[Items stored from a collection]
════

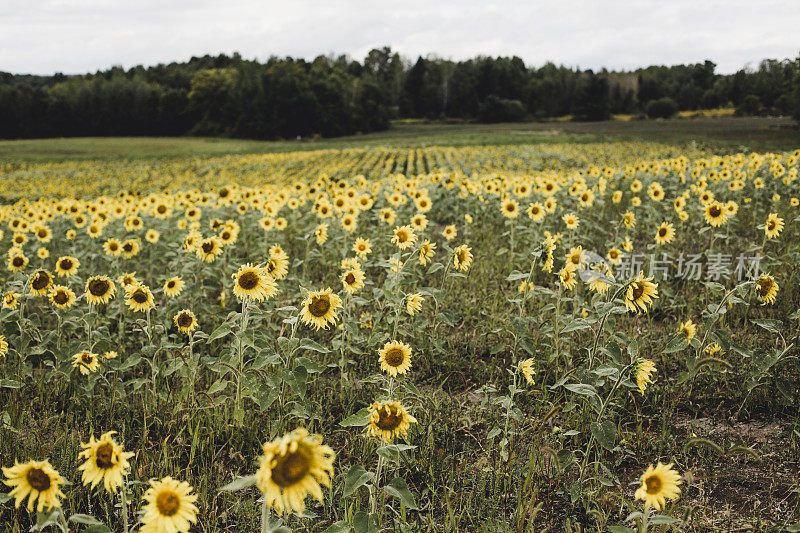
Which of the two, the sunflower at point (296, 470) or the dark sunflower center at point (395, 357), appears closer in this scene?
the sunflower at point (296, 470)

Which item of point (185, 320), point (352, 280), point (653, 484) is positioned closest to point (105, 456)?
point (185, 320)

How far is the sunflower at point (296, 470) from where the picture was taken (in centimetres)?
133

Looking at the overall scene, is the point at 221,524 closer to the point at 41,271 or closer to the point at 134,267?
the point at 41,271

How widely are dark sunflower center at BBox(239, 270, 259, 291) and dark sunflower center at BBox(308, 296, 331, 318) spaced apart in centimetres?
34

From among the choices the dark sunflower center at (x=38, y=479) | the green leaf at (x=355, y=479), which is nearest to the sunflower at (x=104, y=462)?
the dark sunflower center at (x=38, y=479)

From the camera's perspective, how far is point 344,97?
77.2 meters

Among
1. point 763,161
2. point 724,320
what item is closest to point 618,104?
point 763,161

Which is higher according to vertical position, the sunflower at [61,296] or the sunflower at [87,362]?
the sunflower at [61,296]

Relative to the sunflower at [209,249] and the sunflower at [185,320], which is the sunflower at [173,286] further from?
the sunflower at [185,320]

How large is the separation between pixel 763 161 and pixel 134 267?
1099cm

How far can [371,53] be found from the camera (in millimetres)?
118750

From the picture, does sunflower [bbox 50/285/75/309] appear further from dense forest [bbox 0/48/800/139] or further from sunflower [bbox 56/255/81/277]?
dense forest [bbox 0/48/800/139]

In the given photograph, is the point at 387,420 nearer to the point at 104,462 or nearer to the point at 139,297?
the point at 104,462

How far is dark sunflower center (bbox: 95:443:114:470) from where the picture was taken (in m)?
1.73
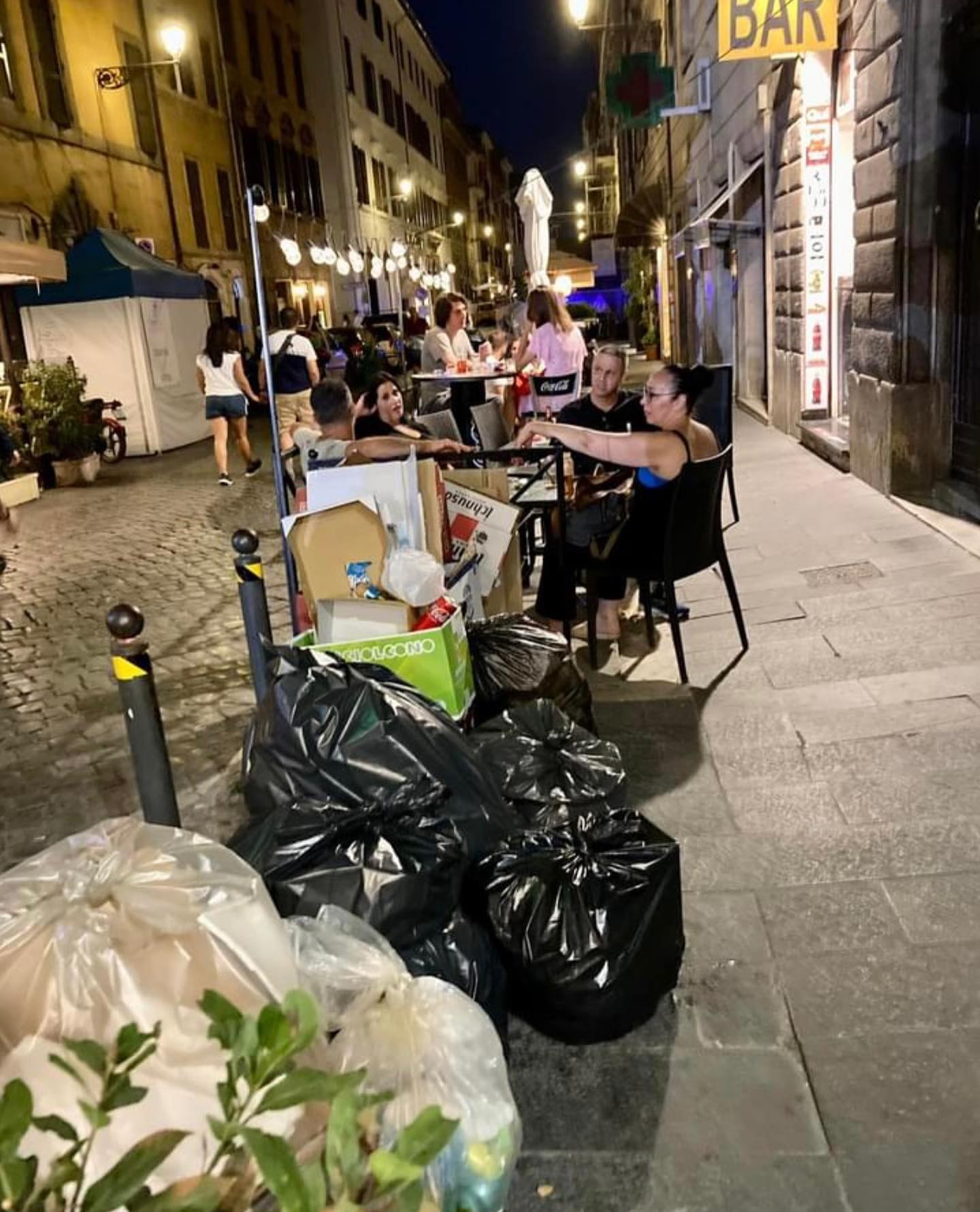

════

→ Written exercise: Pull out each line above that contains the word "taken".

→ Task answer:
How far is the sunflower at point (296, 470) from where the picture was taken (in centimetres)?
How far is dark sunflower center (bbox: 95:443:114:470) from where the picture was taken (in m)?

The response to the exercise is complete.